Querying with Provenance

Once provenance is enabled on one or more tables, ProvSQL transparently rewrites every SQL query to propagate and combine provenance annotations. No changes to query syntax are required.

How It Works

ProvSQL installs a PostgreSQL planner hook (shared_preload_libraries is required for this reason). When a query involves a provenance-enabled table, the hook intercepts the query plan before execution and:

  1. Identifies all relations carrying a provsql column.
  2. Builds a provenance expression that combines the input tokens using the appropriate semiring operations (plus for alternative use of tuples such as in duplicate elimination, times for combined use of tuples such as in joins, monus for difference).
  3. Appends the resulting provenance token to the output as an extra column.

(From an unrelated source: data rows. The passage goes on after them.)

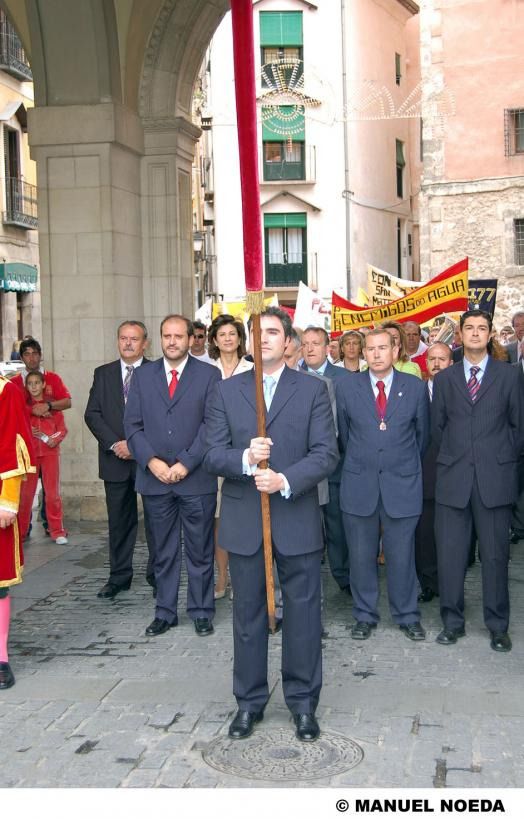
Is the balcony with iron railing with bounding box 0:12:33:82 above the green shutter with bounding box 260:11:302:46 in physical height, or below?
below

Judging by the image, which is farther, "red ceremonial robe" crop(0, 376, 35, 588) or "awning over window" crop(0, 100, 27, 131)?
"awning over window" crop(0, 100, 27, 131)

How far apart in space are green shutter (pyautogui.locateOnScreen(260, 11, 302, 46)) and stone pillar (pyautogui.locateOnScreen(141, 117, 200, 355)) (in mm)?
27945

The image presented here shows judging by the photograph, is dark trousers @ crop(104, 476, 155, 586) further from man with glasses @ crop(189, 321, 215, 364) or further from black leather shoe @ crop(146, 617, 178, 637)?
man with glasses @ crop(189, 321, 215, 364)

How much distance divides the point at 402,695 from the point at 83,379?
6.26 m

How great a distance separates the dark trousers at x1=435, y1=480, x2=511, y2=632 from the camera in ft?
21.2

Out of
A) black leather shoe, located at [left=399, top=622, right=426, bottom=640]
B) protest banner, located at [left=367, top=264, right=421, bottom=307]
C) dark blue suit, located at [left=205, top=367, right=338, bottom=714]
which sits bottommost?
black leather shoe, located at [left=399, top=622, right=426, bottom=640]

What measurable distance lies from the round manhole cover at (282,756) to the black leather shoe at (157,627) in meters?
1.82

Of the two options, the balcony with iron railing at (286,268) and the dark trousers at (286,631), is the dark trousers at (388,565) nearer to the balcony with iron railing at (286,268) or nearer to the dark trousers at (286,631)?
the dark trousers at (286,631)

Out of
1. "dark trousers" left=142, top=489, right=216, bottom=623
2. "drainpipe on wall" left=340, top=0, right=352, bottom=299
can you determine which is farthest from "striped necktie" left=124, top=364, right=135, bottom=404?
"drainpipe on wall" left=340, top=0, right=352, bottom=299

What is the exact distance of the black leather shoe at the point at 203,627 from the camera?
6.70 m

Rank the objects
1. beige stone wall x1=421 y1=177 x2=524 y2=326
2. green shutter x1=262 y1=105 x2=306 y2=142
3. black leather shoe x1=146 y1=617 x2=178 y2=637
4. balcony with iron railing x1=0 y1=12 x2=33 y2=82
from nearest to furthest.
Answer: black leather shoe x1=146 y1=617 x2=178 y2=637, beige stone wall x1=421 y1=177 x2=524 y2=326, green shutter x1=262 y1=105 x2=306 y2=142, balcony with iron railing x1=0 y1=12 x2=33 y2=82

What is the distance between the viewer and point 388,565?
682cm

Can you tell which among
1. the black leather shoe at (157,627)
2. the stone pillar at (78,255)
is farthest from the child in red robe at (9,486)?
the stone pillar at (78,255)

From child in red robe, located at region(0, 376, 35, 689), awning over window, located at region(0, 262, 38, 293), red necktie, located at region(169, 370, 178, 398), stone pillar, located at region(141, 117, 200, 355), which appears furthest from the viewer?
awning over window, located at region(0, 262, 38, 293)
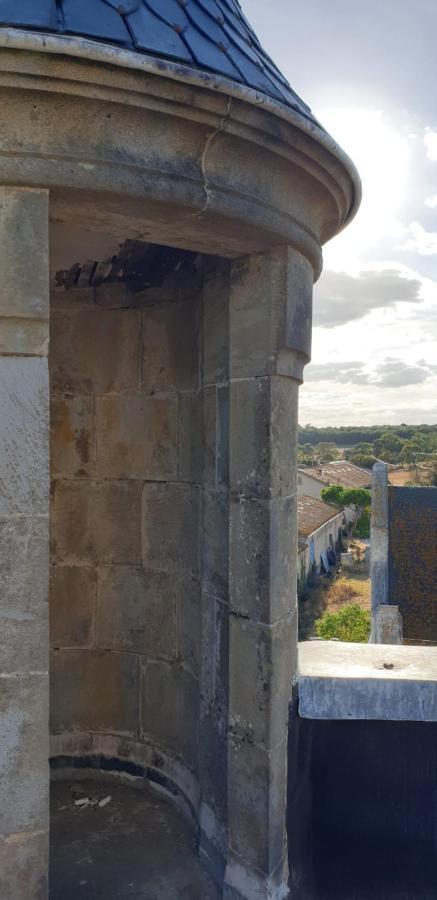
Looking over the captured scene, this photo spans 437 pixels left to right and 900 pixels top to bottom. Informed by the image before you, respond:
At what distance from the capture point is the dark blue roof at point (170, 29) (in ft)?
5.84

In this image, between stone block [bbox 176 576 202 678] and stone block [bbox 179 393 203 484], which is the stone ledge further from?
stone block [bbox 179 393 203 484]

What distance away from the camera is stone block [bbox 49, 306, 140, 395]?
3.45 meters

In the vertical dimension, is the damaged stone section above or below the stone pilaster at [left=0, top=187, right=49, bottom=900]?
above

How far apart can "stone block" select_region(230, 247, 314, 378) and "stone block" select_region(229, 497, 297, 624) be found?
1.78 ft

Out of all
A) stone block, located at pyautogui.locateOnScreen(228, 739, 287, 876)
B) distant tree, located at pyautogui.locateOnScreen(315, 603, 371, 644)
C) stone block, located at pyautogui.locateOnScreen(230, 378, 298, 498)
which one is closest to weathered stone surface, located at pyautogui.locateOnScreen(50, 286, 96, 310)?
stone block, located at pyautogui.locateOnScreen(230, 378, 298, 498)

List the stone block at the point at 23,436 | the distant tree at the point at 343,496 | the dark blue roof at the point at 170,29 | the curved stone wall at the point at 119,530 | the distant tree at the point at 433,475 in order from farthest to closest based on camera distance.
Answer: the distant tree at the point at 433,475 < the distant tree at the point at 343,496 < the curved stone wall at the point at 119,530 < the stone block at the point at 23,436 < the dark blue roof at the point at 170,29

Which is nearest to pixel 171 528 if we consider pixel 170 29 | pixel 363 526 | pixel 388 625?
pixel 170 29

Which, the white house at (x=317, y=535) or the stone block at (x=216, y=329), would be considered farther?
the white house at (x=317, y=535)

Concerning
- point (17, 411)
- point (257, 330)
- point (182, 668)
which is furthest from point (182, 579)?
point (17, 411)

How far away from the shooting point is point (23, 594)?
1.91m

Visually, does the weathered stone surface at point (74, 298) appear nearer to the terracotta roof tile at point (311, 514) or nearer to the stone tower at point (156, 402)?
the stone tower at point (156, 402)

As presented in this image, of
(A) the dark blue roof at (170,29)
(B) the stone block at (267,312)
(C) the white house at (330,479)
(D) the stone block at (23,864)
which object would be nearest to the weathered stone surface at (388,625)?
(B) the stone block at (267,312)

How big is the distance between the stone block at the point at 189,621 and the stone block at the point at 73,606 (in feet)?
1.78

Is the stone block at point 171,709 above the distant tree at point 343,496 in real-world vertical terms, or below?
above
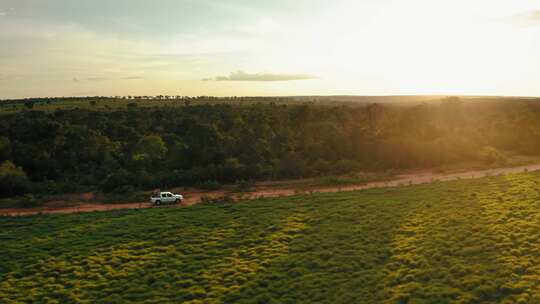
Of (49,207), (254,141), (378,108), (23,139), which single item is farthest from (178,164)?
(378,108)

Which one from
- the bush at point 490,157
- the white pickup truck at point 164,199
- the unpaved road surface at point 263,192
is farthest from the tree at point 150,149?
the bush at point 490,157

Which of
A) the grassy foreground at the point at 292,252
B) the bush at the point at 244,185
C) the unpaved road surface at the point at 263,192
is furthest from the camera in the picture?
the bush at the point at 244,185

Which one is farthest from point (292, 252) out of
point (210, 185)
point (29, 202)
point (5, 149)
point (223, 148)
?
point (5, 149)

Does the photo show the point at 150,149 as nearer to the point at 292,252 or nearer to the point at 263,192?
the point at 263,192

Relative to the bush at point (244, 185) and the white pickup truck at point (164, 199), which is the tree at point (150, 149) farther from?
the white pickup truck at point (164, 199)

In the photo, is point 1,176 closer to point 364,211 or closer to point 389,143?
point 364,211

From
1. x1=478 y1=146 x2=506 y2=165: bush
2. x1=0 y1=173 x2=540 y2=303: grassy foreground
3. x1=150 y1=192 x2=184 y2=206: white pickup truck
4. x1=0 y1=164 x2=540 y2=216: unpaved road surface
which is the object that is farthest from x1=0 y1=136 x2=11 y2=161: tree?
x1=478 y1=146 x2=506 y2=165: bush
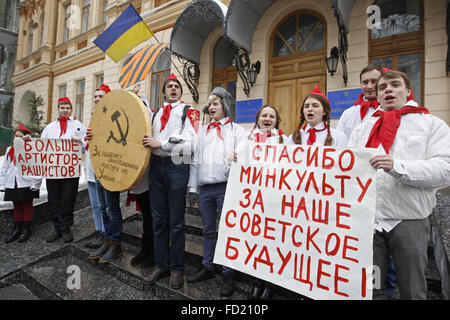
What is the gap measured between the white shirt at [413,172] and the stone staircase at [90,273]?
0.98m

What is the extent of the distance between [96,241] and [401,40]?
20.7 feet

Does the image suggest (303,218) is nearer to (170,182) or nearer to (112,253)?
(170,182)

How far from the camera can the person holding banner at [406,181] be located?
54.4 inches

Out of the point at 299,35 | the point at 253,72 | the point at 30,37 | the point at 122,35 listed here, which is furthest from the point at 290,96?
the point at 30,37

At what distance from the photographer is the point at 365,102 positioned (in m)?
2.38

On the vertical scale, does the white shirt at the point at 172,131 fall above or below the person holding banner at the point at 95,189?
above

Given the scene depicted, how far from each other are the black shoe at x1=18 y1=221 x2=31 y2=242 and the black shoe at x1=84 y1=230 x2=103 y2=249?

The final provenance token in each output row is a UUID that represents a gate in a provenance circuit – a DAG recording how that result was derived.

Supported SQL Features

The following SQL constructs are supported with full provenance tracking:

  • SELECT … FROM … WHERE (conjunctive queries, multiset semantics)
  • JOIN (inner joins, outer joins, natural joins)
  • LATERAL subqueries
  • Non-recursive CTEs (WITH clauses)
  • Subqueries in the FROM clause (including deeply nested)
  • GROUP BY
  • SELECT DISTINCT (set semantics)
  • UNION and UNION ALL
  • EXCEPT and EXCEPT ALL
  • VALUES tables (treated as having no provenance)
  • Aggregation (SUM, COUNT, MIN, MAX, AVG, COUNT(DISTINCT …), string_agg, array_agg)
  • HAVING (non-matching groups receive zero provenance 𝟘 rather than being filtered out)
  • Window functions (ROW_NUMBER, RANK, SUM OVER, LAG, LEAD, etc. — provenance stays per-row)
  • FILTER clause on aggregates
  • INSERT … SELECT (provenance propagated when target table is provenance-tracked)

Unsupported SQL Features

The following constructs are not currently supported; queries using them will either raise an error or may cause incorrect provenance tracking:

  • Subqueries outside FROM: EXISTS, NOT EXISTS, IN/NOT IN subqueries, scalar subqueries in SELECT
  • Recursive CTEs (WITH RECURSIVE)
  • INTERSECT
  • DISTINCT ON
  • GROUPING SETS, CUBE, ROLLUP
  • Operations on aggregate results requiring comparison or duplicate elimination: DISTINCT on aggregates, UNION/EXCEPT (non-ALL) with aggregates, ORDER BY or GROUP BY on aggregate results from a subquery

For negation or exclusion, use EXCEPT rather than NOT IN. For correlated subqueries, LATERAL can be used as a workaround. For comparison or duplicate elimination on aggregate results, explicitly cast the aggregate column to its base type (e.g., cnt::bigint), which extracts the value but loses the provenance information on that column.

Provenance in Nested Queries

Subqueries in the FROM clause are supported. Each sub-result carries its own provenance, which is further combined by the outer query:

SELECT t.name, provenance()
FROM (
    SELECT name FROM employees WHERE dept = 'R&D'
) t;

CREATE TABLE … AS SELECT

You can materialise a provenance-tracked query result into a new table. The new table automatically inherits provenance from its source:

CREATE TABLE derived AS
SELECT name, dept FROM employees WHERE active;

INSERT … SELECT

When both the source and target tables are provenance-tracked, INSERT … SELECT propagates provenance from the source query to the inserted rows:

CREATE TABLE archive (name VARCHAR, city VARCHAR);
SELECT add_provenance('archive');
INSERT INTO archive SELECT name, city FROM employees WHERE dept = 'R&D';

Each inserted row receives the provenance token computed by the source SELECT, rather than a fresh independent token.

If the target table does not have a provsql column, a warning is emitted indicating that source provenance is lost.

The provenance() Function

In a SELECT list, provenance() returns the provenance UUID of the current output tuple:

SELECT name, provenance() FROM mytable;

The token can be passed to semiring evaluation functions (see semirings) or to probability/Shapley functions.